There’s a dichotomy that anyone who is professionally creative has faced. On the one hand, creating as work relies on, well, being creative. It requires imagining and making something where nothing existed before. On the other hand though, to do anything professionally requires regularity and routine. It’s something you do every day, a schedule, a habit, and an exercise. These two ideas butt heads in the mind of the creative consistently, or at least they do in my mind. (If you’re a creative and you’ve never experienced this dichotomy, please teach me whatever secrets you’ve learned.) Imagination and routine are not compatible ideals. At least not without practice. So then, this is the rub: how do you build a way of working and living that allows creativity to become a habit? 
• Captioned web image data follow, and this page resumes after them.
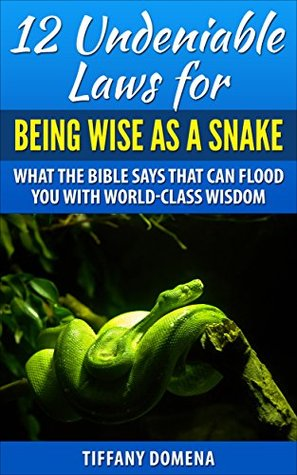 Buena descarga gratuita de ebooks 12 Undeniable Laws For Being Wise As A Snake: What The Bible Says That Can Flood You With World-Class Wisdom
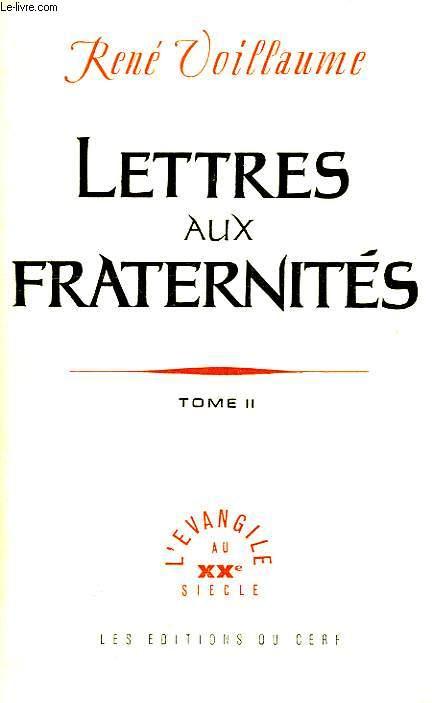 LETTRES AUX FRATERNITES, TOME II, FRAGMENTS DE JOURNAL (1949-1959)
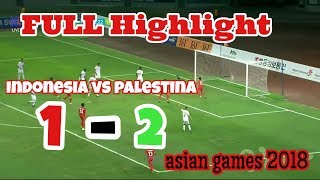 Download Video FULL HIGHLIGT !! INDONESIA vs PALESTINA Asian Games 2018 Skor 1-2 !! MP3 3GP MP4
As a marketing firm, creativity flows through the channels of work at Adelsberger constantly. Alex creates videos, Tamara creates images, Brittany creates clean and compelling copy, Ricky and Katie create graphics, and so on and so forth. Creativity has to be a habit, as it does for everyone in every similar job anywhere. 

On the first day of classes, back in August, I sat at a conference table for syllabus day in a writing course. The professor walked in, looking exactly how you want a man who is going to teach you about short stories and poetry and great authors to look. He had glasses and a white beard and a pleasant way of talking that seemed constantly amused by the world around him. The first assignment he gave us was one that would last all semester: get a small notebook and your favorite pen, carry them with you every day, everywhere, and jot down anything at all that interests you. There are a lot of pages in that notebook filled with useless, silly things that I’ll forget. But there are also ideas that became several stories, a magazine article, and several entries in this internship diary. The world produces creativity, and you only get creative by being in it, just as you only get strong by going to the gym and not by sitting at home wondering why you’re not feeling strong today. 
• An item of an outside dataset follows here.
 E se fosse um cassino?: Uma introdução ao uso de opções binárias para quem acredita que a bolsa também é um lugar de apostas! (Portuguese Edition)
Right now, I’m only an aspiring professional creative. We’ll see where that takes me. But I’ve learned from people a lot smarter and a lot more experienced than me that if you want a productive imagination, you have to build a little haven for it. Anybody truly great has had their haven. Thoreau had his cabin on Walden Pond, Roald Dahl had his desk in a shed overlooking his garden, and Haruki Murakami has his tidy desk in an office nook. For right now, I have a desk in a dorm room. On the top shelf sits a plant in a disposable cup that I saved from a coffee shop just outside the public library in New York City. I saved the cup because the logo is a little guy with glasses who sort of looks like me. A collection of old records by the likes of Johnny Cash, Nat King Cole, and Hall & Oates hang on the wall above. A cheap faux Japanese lamp casts a softly warm glow from its perch on top of a collection of books. This is my haven, the place that lets me write my stories and all of these internship diaries. This is the place that makes creativity a (mostly) joyful habit for me.